• SOURCE DOCUMENT:
^^^^
Computerese Irregular Verb Conjugation:
I have preferences.
You have biases.
He/She has prejudices.

AWILLIS957

unread,
Sep 3, 2002, 12:28:08 PM9/3/02
to
>Subject: Re: The sign of pseudo-intellectual

>When I use "extrapolate" or "parameter", I mean them in the technical
>sense; I have no control over how other people use such words, beyond
>breaking into fits of laughter when the intended meaning is at obvious
>odds with what the word actually means..

Agreed. I read a lot about the arts, and that's a field full of a certain kind
of guff. I have a lovely book of Paula Rego drawings, for example. The
commentary in the book is, unlike Rego's work, almost unreadably pretentious,
in my opinion.
^^^^
• EXTRACTED INFORMATION:

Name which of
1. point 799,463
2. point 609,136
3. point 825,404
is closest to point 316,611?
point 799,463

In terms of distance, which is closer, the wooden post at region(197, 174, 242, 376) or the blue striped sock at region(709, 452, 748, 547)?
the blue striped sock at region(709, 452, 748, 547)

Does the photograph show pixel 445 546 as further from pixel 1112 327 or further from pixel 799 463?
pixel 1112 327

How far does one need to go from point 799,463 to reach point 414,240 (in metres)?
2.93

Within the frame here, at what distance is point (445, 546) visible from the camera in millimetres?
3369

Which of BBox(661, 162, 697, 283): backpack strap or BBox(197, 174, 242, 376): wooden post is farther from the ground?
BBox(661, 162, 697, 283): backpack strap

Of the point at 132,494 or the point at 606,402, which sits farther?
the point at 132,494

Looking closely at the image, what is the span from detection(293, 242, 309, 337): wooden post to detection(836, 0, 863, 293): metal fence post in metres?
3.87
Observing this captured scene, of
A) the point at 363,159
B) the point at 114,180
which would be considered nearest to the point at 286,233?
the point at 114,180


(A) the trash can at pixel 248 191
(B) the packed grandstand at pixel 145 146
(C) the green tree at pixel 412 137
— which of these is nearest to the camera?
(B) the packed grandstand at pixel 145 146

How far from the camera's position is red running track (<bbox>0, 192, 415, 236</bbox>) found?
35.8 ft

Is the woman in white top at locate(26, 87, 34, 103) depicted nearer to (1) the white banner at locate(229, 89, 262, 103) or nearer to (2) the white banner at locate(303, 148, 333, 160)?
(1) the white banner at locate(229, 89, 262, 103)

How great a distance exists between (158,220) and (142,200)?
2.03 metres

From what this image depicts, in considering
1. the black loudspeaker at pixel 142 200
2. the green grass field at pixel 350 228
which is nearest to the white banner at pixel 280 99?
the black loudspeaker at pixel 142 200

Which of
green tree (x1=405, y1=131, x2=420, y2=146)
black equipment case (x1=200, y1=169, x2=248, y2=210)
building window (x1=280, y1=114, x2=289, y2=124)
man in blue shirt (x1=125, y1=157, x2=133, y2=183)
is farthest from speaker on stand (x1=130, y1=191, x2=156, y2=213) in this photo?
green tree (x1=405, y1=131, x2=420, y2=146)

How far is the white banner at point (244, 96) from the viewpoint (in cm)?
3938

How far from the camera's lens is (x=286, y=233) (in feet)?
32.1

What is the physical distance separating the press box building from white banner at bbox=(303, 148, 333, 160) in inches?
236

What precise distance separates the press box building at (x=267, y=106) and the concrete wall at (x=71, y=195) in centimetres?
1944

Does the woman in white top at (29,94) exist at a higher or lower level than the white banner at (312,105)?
^^^^
• STATED EXERCISE: List the three nouns that the post's irregular verb conjugation uses after "have" or "has".

• RESULT OF THE TASK: preferences, biases, prejudices